A lot of the locations listed are not official in any way they are just parking spot that others have stopped at and got away with it some for years where locals and officials turn a blind eye unless it’s got a charge and it specifically says you can stay overnight then they are unofficial stopovers so arguing the toss with an official is futile and using unofficial stopovers are your risk to take but I am sure the admin team will remove it from the app.


----------



## GeoffL (Jun 30, 2022)

FWIW, we visited Lomondside a couple of weeks ago and saw lots of notices posted by the Loch Lomond and Trossachs authority advising we were in their "camping control" area. We were staying on the CCC Milarrochy Bay campsite, so it didn't affect us. However, I suspect that many of the POIs are no longer available for overnighting because of this change.


----------



## TJBi (Jun 30, 2022)

gabby82 said:


> For information.
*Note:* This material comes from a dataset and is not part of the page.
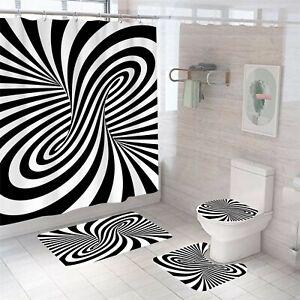 Optical illusion Bathroom Rug Set Shower Curtain Thick Toilet Lid Cover Bath Mat
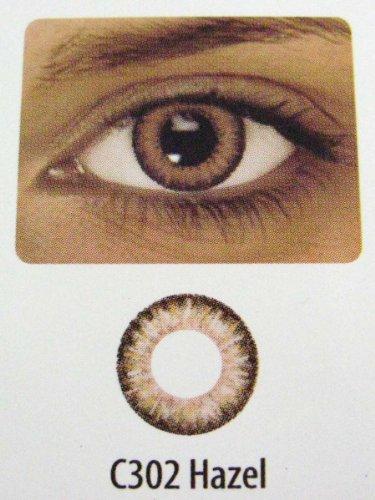 Kosmetik Farbige Kontaktlinsen 2-Monatslinsen & 1 Paar (2 Stück) incl. 3 Tone Haselholz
Stopped at the pier car park Balloch, Loch Lomond, G83 3QX last Saturday about 7pm which you have listed as a wild site. Viewed the "oldest" paddle steamer undergoing restoration but was met on return by site officials who refused to accept it was a wild location and insisted that we should move. The site closes at 8pm. One of the staff was a motor homer & living in it but had to stay off site herself.  She guided us to another location about 1 mile away.  The officials are contacting Wild Camping to take down this site from their listing!!!


Have you used the app to report this? That is the most effective way of bringing it to Admin's attention/


----------



## Wully (Jun 30, 2022)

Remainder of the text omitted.